METHODS:Five pre-equated item sets were developed based on the predicted correct answer rate of each item using linear programming. These pre-equated item sets were compared to the ones that were developed with a random item selection method based on the actual correct answer rate (ACAR) and difficulty from item response theory (IRT). The results with and without common items were also compared in the same way. ACAR and the IRT difficulty were used to determine whether there was a significant difference between the pre-equating conditions.
RESULTS:There was a statistically significant difference in IRT difficulty among the results from different pre-equated conditions. The predicted correct answer rate was divided using 2 or 3 difficulty categories, and the ACAR and IRT difficulty parameters of the 5 item sets were equally constructed. Comparing the item set conditions with and without common items, including common items did not make a significant contribution to the equating of the 5 item sets.
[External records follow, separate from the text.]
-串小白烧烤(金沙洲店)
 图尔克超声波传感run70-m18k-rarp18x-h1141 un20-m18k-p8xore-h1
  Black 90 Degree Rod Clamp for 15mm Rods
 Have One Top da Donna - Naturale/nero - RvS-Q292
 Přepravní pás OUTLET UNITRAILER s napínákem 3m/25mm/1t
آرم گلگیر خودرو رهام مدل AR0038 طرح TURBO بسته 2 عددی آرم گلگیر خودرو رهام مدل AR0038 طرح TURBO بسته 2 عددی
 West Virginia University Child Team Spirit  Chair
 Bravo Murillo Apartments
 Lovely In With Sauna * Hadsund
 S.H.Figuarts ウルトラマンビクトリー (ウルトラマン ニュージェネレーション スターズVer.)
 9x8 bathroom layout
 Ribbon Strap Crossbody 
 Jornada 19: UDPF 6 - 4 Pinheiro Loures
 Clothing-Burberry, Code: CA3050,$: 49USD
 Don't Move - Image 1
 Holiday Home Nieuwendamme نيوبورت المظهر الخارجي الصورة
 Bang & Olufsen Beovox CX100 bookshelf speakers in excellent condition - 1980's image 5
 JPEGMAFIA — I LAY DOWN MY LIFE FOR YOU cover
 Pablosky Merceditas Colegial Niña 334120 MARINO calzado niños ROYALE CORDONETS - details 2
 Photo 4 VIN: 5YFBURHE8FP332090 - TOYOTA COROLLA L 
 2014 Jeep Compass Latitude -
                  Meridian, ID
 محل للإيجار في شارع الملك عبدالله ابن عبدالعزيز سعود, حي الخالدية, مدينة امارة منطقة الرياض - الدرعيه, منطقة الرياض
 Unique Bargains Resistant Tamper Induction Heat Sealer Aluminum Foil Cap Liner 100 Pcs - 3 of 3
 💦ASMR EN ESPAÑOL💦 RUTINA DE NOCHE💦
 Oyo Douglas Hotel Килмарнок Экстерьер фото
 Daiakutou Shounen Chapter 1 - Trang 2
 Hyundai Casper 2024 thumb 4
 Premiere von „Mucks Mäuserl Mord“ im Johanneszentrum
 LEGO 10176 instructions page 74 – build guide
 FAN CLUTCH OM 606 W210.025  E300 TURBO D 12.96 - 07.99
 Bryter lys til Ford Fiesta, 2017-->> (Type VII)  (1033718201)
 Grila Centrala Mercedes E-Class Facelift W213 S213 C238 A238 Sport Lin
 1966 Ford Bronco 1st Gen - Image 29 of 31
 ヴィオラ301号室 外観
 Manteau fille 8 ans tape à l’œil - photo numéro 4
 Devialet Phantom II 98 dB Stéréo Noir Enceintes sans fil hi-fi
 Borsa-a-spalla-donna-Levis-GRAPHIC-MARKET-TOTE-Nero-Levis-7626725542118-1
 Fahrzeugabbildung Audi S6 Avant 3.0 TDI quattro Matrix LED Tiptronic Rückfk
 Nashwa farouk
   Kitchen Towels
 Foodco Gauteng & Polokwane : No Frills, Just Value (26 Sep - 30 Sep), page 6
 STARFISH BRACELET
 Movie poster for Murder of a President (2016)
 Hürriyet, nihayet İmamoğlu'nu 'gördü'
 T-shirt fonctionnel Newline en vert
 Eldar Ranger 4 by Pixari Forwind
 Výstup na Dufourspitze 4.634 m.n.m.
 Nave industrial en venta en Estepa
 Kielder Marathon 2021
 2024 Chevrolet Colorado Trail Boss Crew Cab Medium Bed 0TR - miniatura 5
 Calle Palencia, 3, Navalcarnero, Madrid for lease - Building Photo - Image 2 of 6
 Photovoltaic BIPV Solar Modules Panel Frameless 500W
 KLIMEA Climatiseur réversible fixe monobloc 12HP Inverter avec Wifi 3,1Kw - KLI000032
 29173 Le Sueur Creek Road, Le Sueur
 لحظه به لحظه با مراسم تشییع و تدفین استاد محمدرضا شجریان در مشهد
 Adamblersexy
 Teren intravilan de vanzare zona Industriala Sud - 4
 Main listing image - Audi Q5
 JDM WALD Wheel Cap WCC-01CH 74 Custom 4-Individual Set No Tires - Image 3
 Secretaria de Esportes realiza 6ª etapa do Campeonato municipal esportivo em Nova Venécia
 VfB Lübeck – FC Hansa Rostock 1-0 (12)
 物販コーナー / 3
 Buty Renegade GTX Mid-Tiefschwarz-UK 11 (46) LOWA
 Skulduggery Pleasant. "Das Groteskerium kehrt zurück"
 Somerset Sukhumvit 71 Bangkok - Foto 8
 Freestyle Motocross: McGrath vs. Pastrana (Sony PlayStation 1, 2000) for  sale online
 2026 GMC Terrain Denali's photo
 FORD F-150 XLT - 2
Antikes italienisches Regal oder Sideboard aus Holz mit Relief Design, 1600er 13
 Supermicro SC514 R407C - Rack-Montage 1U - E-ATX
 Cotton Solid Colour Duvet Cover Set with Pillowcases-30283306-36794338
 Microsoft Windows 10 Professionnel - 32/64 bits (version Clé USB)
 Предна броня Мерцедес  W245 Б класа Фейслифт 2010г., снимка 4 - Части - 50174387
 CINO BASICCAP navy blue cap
CONCLUSION:This study suggested that the linear programming method is applicable to construct equated-item sets that reflect each content area. The suggested best method to construct equated item sets is to divide the predicted correct answer rate using 2 or 3 difficulty categories, regardless of common items. If pre-equated item sets are required to construct a test based on the actual data, several methods should be considered by simulation studies to determine which is optimal before administering a real test.